Well of course that is the only solution right now Dave...that's why I said EVENTUALLY...but one day solar technology will advance so that every building, EV, and home will be painted with solar cells...maybe the garages of the future will have transparent cielings?..still if you have a garage you probably have a driveway to park in as well, and chances are you park your car outside if you park at work/shopping malls/ etc. Building design will adapt over time to accomodate as well, the world is not static.
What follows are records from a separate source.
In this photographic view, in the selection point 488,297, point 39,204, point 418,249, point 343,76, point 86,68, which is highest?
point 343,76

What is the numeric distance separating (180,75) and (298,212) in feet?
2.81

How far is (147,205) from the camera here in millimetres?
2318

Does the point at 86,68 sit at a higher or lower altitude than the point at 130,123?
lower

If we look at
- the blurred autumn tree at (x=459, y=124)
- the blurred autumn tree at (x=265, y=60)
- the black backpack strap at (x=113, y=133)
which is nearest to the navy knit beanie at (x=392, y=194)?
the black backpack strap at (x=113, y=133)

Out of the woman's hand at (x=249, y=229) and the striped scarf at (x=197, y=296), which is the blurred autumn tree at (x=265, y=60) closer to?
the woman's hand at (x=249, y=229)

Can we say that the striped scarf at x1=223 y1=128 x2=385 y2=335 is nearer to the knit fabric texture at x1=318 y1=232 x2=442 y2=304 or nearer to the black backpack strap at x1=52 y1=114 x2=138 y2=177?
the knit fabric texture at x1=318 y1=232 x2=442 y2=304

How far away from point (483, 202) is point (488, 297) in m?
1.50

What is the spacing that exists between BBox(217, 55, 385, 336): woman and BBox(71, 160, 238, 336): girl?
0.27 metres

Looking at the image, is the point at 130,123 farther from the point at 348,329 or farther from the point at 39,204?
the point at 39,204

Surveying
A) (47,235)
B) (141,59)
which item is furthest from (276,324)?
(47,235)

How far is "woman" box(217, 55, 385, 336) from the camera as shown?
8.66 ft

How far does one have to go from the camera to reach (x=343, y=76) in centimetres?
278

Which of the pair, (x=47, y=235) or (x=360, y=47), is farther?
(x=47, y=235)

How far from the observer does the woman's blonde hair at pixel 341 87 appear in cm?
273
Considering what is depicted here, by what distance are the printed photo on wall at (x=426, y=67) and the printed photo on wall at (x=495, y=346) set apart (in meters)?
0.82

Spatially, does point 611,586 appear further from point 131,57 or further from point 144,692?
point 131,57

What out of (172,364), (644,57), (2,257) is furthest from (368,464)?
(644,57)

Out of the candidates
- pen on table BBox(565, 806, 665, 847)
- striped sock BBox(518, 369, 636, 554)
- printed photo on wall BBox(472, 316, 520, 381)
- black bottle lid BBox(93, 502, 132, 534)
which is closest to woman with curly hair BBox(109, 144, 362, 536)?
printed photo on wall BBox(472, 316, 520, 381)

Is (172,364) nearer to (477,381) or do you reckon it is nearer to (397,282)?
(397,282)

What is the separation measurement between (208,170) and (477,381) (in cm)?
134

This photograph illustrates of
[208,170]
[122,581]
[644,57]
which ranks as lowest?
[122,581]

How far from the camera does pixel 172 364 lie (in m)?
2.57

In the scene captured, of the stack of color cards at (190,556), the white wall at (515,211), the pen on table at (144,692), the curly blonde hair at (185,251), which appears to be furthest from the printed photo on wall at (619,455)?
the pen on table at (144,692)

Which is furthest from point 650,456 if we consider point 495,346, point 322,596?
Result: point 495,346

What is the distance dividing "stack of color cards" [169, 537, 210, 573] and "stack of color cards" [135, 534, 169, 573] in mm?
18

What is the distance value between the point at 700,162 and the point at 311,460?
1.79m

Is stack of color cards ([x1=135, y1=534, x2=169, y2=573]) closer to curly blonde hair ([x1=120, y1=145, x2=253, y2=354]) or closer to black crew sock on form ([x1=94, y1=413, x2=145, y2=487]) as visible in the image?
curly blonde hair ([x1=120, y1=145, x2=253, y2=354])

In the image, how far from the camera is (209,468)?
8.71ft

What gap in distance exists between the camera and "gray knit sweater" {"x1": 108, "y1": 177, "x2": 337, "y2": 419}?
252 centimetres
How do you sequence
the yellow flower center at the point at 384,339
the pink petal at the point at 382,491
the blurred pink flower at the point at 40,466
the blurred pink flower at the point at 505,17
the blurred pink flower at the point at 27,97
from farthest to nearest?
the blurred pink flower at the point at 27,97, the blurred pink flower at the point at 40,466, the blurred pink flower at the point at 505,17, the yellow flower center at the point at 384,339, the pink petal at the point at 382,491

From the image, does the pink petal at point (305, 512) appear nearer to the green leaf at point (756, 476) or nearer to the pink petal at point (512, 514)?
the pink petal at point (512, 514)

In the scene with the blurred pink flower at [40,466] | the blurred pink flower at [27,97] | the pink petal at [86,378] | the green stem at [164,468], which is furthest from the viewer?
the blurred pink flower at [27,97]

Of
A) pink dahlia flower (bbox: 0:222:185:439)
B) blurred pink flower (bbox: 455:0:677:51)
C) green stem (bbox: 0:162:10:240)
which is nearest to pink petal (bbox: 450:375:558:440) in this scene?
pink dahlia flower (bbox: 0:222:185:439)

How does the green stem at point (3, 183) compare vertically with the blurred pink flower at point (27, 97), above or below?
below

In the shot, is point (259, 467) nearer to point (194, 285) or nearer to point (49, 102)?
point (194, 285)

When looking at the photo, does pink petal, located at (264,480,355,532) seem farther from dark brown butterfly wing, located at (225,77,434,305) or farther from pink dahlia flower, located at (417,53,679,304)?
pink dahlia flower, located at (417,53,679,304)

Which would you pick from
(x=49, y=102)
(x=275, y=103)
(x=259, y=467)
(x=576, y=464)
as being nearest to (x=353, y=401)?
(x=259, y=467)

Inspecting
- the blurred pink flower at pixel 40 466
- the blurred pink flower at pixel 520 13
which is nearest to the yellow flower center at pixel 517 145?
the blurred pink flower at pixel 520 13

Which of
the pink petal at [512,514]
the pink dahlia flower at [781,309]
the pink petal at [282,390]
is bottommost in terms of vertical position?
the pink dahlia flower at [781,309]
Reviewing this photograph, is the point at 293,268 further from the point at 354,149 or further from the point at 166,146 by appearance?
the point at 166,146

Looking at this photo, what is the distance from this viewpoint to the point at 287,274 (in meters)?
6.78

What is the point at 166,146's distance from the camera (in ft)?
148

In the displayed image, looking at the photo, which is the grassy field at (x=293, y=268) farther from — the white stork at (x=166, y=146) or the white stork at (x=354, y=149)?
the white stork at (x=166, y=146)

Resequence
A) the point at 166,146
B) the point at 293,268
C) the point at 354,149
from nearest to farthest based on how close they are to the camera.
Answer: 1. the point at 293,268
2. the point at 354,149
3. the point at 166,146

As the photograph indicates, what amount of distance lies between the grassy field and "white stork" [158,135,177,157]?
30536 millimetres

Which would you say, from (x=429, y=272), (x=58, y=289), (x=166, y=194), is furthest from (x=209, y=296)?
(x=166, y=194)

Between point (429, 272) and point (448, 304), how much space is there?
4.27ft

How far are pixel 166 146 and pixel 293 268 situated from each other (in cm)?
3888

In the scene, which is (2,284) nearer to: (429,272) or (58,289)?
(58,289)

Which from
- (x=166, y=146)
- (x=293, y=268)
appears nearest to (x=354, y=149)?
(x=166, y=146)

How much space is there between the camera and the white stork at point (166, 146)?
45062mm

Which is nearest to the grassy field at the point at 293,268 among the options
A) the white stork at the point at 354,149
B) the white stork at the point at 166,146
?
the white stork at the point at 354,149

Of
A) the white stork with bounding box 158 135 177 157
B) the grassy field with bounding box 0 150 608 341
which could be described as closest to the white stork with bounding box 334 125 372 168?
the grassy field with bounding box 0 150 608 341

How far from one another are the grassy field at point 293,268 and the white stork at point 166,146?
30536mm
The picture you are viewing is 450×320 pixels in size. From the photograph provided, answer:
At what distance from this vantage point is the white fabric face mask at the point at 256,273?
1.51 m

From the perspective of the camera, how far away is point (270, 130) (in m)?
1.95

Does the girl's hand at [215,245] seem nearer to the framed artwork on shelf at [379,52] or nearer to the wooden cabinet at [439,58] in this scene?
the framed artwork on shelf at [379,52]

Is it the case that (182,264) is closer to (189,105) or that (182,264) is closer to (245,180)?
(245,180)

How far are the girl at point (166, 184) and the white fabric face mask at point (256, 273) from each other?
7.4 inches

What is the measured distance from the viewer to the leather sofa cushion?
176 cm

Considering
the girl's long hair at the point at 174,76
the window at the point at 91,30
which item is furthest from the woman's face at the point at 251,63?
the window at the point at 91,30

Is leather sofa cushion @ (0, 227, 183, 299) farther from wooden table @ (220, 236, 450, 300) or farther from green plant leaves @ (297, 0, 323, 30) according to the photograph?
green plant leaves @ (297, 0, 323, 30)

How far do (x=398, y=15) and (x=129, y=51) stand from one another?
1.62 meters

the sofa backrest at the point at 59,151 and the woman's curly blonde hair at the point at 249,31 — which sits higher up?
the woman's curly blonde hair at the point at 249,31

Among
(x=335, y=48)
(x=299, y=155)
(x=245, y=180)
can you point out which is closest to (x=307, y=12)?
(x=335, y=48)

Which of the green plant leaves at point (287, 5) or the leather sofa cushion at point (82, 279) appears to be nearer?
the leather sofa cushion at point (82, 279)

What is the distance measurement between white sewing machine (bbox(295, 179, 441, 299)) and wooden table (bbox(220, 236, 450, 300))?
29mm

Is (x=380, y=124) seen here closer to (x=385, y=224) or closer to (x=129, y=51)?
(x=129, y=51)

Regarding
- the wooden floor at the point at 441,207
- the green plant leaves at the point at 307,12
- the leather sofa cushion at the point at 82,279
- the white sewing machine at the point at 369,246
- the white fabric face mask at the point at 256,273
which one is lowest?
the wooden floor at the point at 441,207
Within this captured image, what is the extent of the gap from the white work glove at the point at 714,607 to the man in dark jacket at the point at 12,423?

Solar paint might just be an option for your car if you want it or not.
Obviously the cells wouldn't generate enough energy to actually power the car directly but with a 500-1000 mile range battery it would be conceiveable that the car's cells would generate enough energy (by sitting parked 95% of the time) to continuously trickle charge the car's battery so that plugging in would only be required for your long distance trips, where rapid charging times are needed to keep you on the go.
Granted I am talking about in 20-30 years time here...but definately possible longterm.
New nano solar cell developements are actually taking about being able to generate electricity using different wavelengths of light such as Infra-Red so eventually we may even generate solar electricity at night!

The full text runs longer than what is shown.